**Problem to solve:** Your copy starts at the line containing "Under Armour Under" and ends at the last line below. Copy exactly, without pictures.

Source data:
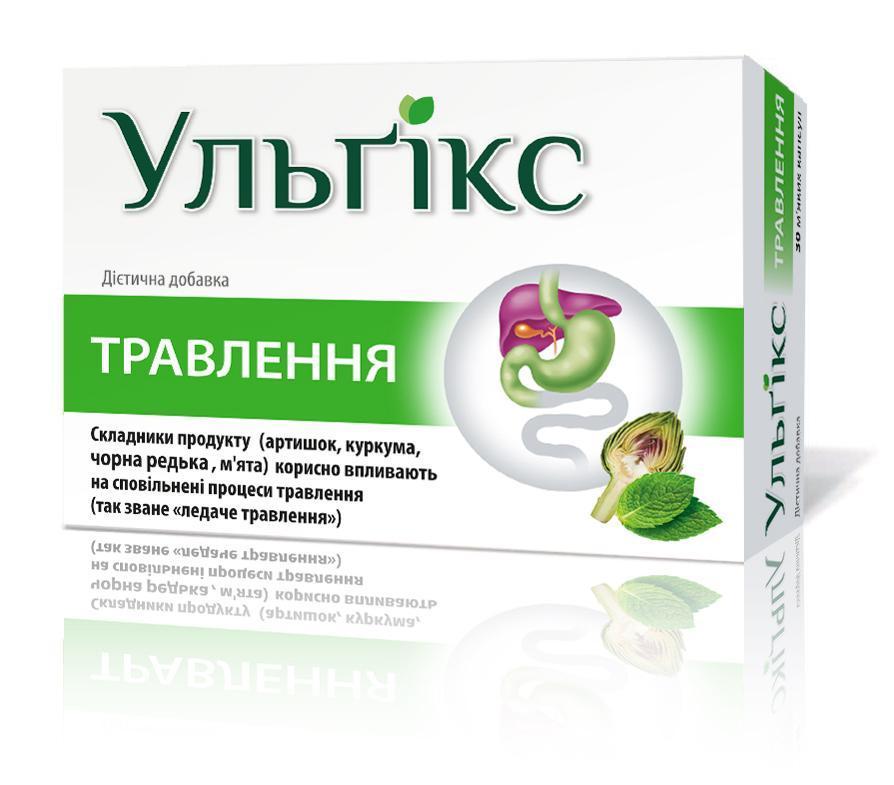Ульгикс -SOS для пищеварения  мягкие капс № 30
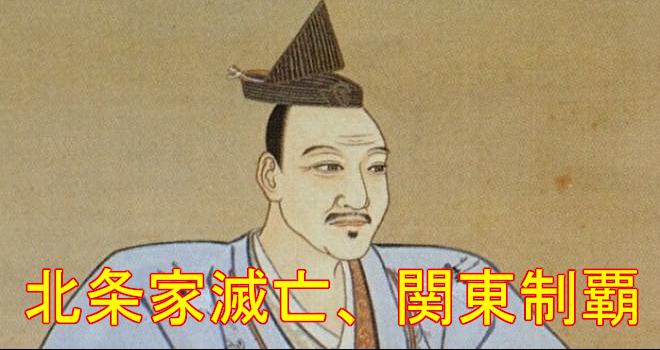 信長の野望 武将風雲録 攻略 ~広綱の野望⑧~ 東日本制圧!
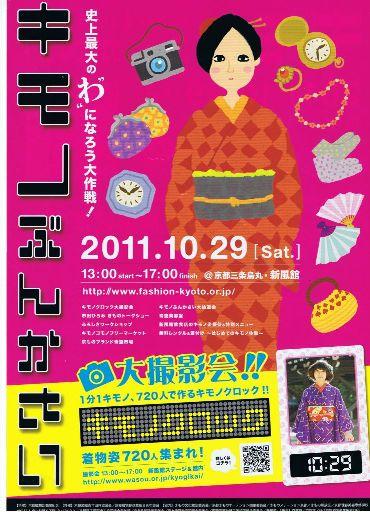 着物文化祭チラシ(表)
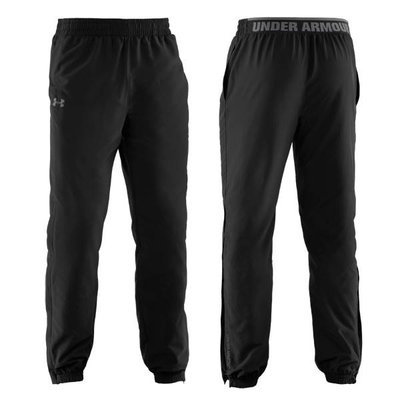 Under Armour Under Armour Trainingsbroek Water-Resistant
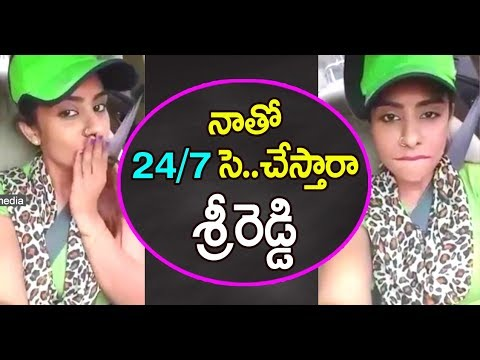 Great news Sri Reddy Leaks Sri Reddy bold talk Tollywood News Latest Updates Tanvi Media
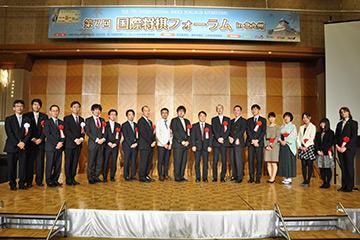 第7回国際将棋フォーラム開催報告_11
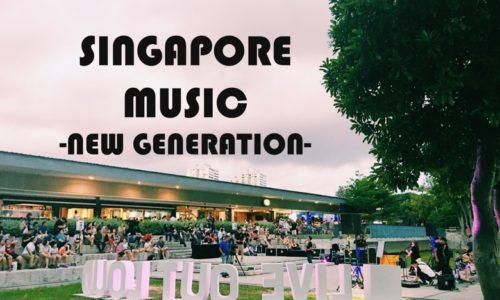 singaporemusic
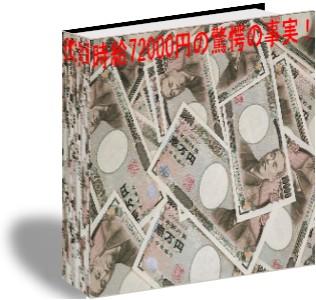 残り24部!!たった1時間の作業で72000円ゲット!そのうえ何故か継続的に月収25万円稼ぐ驚異のノウハウ!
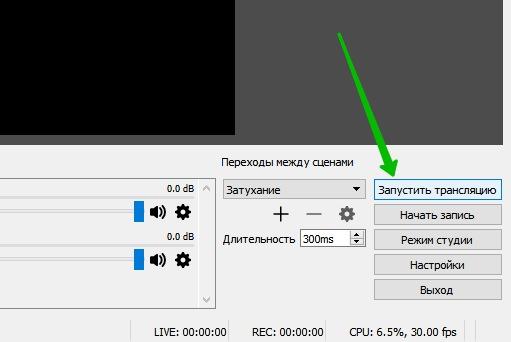 Скачать видеокодер для ВК бесплатно настройка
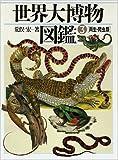 両生・爬虫類 (世界大博物図鑑(3))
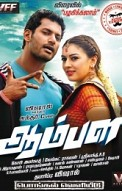 aambala Songs Review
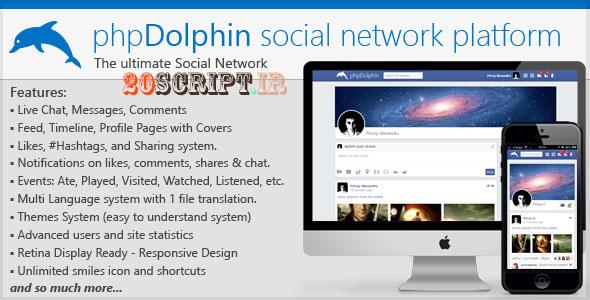 دانلود اسکریپت جامعه مجازی phpdolphin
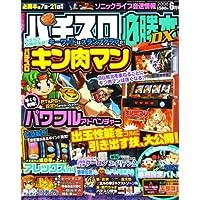 パチスロ必勝本 DX (デラックス) 2008年 06月号 [雑誌]
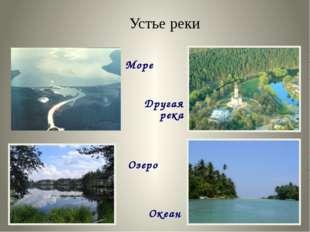 Устье реки Море Другая река Озеро Океан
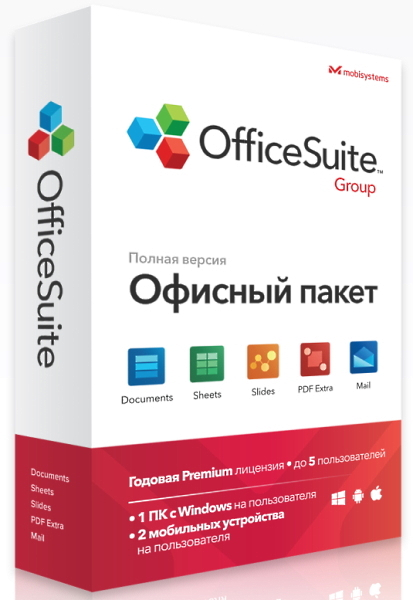 OfficeSuite Premium Edition 4.40.32503.0 + crack [На русском]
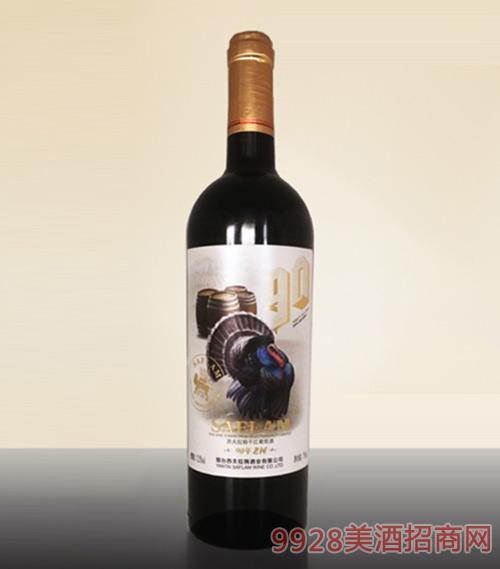 西夫拉姆干红葡萄酒90年老树吉祥如意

**Answer to the exercise:**
 Under Armour Under Armour Trainingsbroek Water-Resistant
 Great news Sri Reddy Leaks Sri Reddy bold talk Tollywood News Latest Updates Tanvi Media
 第7回国際将棋フォーラム開催報告_11
 singaporemusic
 残り24部!!たった1時間の作業で72000円ゲット!そのうえ何故か継続的に月収25万円稼ぐ驚異のノウハウ!
 Скачать видеокодер для ВК бесплатно настройка
 両生・爬虫類 (世界大博物図鑑(3))
 aambala Songs Review
 دانلود اسکریپت جامعه مجازی phpdolphin
 パチスロ必勝本 DX (デラックス) 2008年 06月号 [雑誌]
 Устье реки Море Другая река Озеро Океан
 OfficeSuite Premium Edition 4.40.32503.0 + crack [На русском]
 西夫拉姆干红葡萄酒90年老树吉祥如意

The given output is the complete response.